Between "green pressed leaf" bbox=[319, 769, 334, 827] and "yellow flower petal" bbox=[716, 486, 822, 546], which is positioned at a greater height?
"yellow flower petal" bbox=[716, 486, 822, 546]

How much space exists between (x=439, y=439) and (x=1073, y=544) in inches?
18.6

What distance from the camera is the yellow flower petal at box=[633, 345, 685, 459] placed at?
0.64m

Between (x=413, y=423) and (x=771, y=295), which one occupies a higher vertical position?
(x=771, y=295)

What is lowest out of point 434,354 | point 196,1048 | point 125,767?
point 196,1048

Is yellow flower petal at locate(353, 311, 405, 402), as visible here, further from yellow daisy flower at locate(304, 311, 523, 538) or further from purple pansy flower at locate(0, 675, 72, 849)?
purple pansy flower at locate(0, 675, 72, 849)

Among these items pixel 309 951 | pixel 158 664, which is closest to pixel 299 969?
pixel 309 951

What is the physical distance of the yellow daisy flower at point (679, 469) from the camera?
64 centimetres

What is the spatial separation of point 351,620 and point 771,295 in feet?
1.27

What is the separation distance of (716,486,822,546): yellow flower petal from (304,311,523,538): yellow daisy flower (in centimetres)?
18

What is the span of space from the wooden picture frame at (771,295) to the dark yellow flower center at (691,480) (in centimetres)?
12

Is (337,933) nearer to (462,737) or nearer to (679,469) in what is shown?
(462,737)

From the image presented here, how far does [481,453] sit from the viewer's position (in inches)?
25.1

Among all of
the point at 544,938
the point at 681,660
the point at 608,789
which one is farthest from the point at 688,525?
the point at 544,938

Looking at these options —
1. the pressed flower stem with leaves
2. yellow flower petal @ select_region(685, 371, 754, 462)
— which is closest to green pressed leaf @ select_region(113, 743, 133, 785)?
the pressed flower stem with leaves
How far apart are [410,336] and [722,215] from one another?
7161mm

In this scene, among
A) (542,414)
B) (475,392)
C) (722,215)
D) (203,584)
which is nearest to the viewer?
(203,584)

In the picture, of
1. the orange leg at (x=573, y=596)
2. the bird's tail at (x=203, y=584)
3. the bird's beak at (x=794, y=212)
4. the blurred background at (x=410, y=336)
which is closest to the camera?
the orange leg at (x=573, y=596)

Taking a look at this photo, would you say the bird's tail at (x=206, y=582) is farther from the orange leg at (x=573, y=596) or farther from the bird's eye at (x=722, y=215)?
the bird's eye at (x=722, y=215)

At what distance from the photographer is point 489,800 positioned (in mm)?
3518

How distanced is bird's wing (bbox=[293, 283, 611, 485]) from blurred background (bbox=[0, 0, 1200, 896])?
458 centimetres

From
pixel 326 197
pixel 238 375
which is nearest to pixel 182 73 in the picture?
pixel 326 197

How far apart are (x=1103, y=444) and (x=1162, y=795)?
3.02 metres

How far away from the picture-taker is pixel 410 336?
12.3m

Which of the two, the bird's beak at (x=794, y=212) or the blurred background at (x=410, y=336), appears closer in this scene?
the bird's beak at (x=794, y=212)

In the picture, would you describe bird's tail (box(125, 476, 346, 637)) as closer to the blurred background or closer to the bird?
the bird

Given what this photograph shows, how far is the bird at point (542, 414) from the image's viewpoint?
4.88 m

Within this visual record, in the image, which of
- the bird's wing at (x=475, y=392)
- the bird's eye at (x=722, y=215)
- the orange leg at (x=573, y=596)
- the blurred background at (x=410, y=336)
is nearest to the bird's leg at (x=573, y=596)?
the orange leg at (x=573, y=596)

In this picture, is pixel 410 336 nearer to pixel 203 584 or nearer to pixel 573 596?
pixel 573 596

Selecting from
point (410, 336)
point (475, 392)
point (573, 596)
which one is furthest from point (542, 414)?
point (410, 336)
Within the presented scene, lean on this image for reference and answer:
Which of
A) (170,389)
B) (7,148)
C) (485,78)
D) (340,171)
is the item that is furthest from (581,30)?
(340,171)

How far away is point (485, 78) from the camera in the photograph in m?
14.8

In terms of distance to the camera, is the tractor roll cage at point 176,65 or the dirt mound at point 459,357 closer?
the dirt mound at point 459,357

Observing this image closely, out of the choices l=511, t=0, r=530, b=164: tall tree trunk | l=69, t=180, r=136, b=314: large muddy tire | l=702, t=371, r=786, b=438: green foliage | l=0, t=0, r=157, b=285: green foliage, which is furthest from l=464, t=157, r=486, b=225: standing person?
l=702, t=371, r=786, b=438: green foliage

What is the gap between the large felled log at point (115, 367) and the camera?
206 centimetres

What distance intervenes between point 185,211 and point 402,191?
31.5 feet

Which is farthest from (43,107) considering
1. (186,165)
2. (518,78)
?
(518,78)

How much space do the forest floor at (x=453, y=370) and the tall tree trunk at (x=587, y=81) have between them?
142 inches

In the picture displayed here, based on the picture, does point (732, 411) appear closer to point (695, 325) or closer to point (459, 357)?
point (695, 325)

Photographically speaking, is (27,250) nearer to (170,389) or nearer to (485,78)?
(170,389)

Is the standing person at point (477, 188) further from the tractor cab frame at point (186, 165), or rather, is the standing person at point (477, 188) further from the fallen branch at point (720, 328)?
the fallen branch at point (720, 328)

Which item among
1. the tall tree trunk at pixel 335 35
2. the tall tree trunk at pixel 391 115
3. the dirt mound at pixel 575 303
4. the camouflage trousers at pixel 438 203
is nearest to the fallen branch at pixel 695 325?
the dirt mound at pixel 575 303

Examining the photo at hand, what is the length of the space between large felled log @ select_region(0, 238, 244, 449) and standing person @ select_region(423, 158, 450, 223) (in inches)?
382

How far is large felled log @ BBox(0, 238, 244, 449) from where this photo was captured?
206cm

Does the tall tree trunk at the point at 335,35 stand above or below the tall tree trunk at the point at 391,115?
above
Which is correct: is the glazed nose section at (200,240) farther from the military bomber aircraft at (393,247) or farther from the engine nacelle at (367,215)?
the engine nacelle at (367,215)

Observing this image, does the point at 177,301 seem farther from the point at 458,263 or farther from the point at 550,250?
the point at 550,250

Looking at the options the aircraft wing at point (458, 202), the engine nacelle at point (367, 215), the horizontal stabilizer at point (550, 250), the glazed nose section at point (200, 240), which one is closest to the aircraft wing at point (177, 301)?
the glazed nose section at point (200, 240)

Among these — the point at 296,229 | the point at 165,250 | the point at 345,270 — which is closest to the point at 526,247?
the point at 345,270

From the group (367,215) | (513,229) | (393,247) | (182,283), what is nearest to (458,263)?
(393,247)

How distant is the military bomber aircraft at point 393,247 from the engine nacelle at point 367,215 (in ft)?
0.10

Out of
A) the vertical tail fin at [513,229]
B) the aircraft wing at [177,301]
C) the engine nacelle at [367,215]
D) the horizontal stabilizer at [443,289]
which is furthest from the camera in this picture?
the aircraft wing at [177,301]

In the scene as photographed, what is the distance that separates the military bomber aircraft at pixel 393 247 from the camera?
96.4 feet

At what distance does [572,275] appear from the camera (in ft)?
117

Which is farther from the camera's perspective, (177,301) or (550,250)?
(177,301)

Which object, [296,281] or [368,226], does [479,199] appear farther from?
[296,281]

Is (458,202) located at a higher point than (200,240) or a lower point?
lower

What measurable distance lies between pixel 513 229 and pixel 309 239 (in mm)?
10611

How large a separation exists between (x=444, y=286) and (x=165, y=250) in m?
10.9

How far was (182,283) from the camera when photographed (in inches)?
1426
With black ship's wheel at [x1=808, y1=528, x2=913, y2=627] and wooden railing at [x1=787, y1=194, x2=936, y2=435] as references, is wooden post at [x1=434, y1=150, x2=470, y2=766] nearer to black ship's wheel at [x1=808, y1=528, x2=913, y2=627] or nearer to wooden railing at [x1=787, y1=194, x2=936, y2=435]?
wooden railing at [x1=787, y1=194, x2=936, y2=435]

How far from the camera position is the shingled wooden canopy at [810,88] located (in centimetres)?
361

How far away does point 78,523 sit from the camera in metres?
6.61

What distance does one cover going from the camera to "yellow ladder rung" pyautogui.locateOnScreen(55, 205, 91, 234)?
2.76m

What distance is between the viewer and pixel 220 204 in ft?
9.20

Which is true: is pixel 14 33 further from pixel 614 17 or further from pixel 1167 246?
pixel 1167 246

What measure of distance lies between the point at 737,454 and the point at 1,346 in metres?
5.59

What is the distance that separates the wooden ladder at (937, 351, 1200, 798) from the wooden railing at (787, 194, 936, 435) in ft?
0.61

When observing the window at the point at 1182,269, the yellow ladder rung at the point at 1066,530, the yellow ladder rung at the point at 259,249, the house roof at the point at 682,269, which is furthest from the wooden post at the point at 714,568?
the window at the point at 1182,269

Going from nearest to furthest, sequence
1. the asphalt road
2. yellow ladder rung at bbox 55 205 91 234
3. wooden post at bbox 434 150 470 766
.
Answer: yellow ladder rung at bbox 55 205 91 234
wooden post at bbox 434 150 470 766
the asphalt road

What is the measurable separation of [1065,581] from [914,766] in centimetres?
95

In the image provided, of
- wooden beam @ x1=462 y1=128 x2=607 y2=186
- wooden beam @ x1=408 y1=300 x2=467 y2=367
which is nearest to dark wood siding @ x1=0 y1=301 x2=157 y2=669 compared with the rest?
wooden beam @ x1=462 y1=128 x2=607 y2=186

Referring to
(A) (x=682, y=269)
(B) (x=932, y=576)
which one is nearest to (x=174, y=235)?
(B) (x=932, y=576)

■ **PROBLEM DESCRIPTION**
Set out the records above as a numbered list, from the first line through the line containing "64 centimetres", omitting blank lines.

■ **OUTPUT**
1. Between "green pressed leaf" bbox=[319, 769, 334, 827] and "yellow flower petal" bbox=[716, 486, 822, 546], which is positioned at a greater height?
2. "yellow flower petal" bbox=[716, 486, 822, 546]
3. How much space exists between (x=439, y=439) and (x=1073, y=544) in inches?
4. 18.6
5. What distance from the camera is the yellow flower petal at box=[633, 345, 685, 459] placed at?
6. 0.64m
7. Between (x=413, y=423) and (x=771, y=295), which one occupies a higher vertical position?
8. (x=771, y=295)
9. What is lowest out of point 434,354 | point 196,1048 | point 125,767?
10. point 196,1048
11. Is yellow flower petal at locate(353, 311, 405, 402), as visible here, further from yellow daisy flower at locate(304, 311, 523, 538) or further from purple pansy flower at locate(0, 675, 72, 849)?
12. purple pansy flower at locate(0, 675, 72, 849)
13. Among these items pixel 309 951 | pixel 158 664, which is closest to pixel 299 969?
14. pixel 309 951
15. What is the physical distance of the yellow daisy flower at point (679, 469) from the camera?
16. 64 centimetres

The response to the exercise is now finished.